Your tasks:
a) In the missionary letters, which companion does the writer say she is grateful for because of what that companion is teaching her?
b) Reproduce verbatim the portion of the missionary letters from "Thank you all" to "much better now.".

Monday, January 28, 2013

Week 39

Hello Family, Kumusta kamo?
Mayad gid ako, nagapunko lang ako dya, naga-email kaninyo... :D
Gusto ko magshare kaninyo kung ano natabo kanaken sini nga simana! sige? Sige
This was a good week, full of inspiring lessons and surprises... as
well as some disappointments, but I guess that is to be expected. We
had some new investigators attend church and the members were great
fellow-shippers for them. I expect them to come to church again!
I've been doing a lot of self-evaluating these past few weeks and I
have noticed many changes in myself. I have always been shy by
nature.. and when I was younger, I never really wanted to serve a
mission. However, when the time came, I knew that it was what the
Lord wanted me to do, so I came despite my weaknesses. Since coming
here to Antique, I think I have learned more than I have so far in the
mission. I overcame I barrier, and that barrier was myself. I am so
grateful for Sister Patricio and the things that she is teaching me.
I have really learned to rely on the spirit in the work. I am
learning to walk by faith rather than by fear. In the past I would be
afraid... afraid to say anything that was unplanned or to change the
subject or to do anything spontaneous that might upset my companion.
And then when problems would come up, I wouldn't understand why. I
was trying to be a people-pleaser, rather than a God-pleaser... and
for the first time in my life... it wasn't working. At times I have
had to learn the hard way, being forced by complete silence to make
the decision of what to teach and in what way, even when at times I
had no idea what they needed, but somehow I was able to find something
about which I could then testify. Now it has become easy for me... if
a scripture comes to my mind, I don't hesitate to share it and help
them apply it to their situation. We have really become unified and
my love for the gospel and the people increase each time I open my
mouth. Sometimes problems still come up and at times I don't
understand the cause, especially when I feel like I am putting forth
all my effort, but I have learned that I don't need to become
discouraged as long as I am doing my best. If I know I am doing God's
will, I can be happy and optimistic through any trial that comes.
That is one weakness that has been made stronger for me. I still have
many more to overcome, but I know now that I can, with the Lord's
help.
Thank you all for everything! I hope you have a wonderful week and
lots of spiritual experiences :D
You are in my prayers,
Sister McClellan

Monday, January 21, 2013

Week 38

Hello Family...
I don't know what to write about. I've been a little sick the last
couple days. :D But I'm feeling much better now.
There are many ups and downs in the mission... mostly ups :D but this
last week we had a couple downs. One of the families we've been
teaching decided that they aren't interested anymore in listening to
us... but it's okay. They have their agency. I hate agency, haha.

Data section:
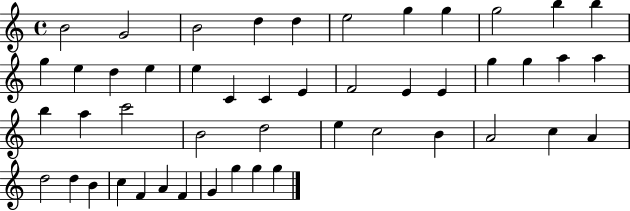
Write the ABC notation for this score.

Results of the exercise:
a) Sister Patricio

b)
Thank you all for everything! I hope you have a wonderful week and
lots of spiritual experiences :D
You are in my prayers,
Sister McClellan

Monday, January 21, 2013

Week 38

Hello Family...
I don't know what to write about. I've been a little sick the last
couple days. :D But I'm feeling much better now.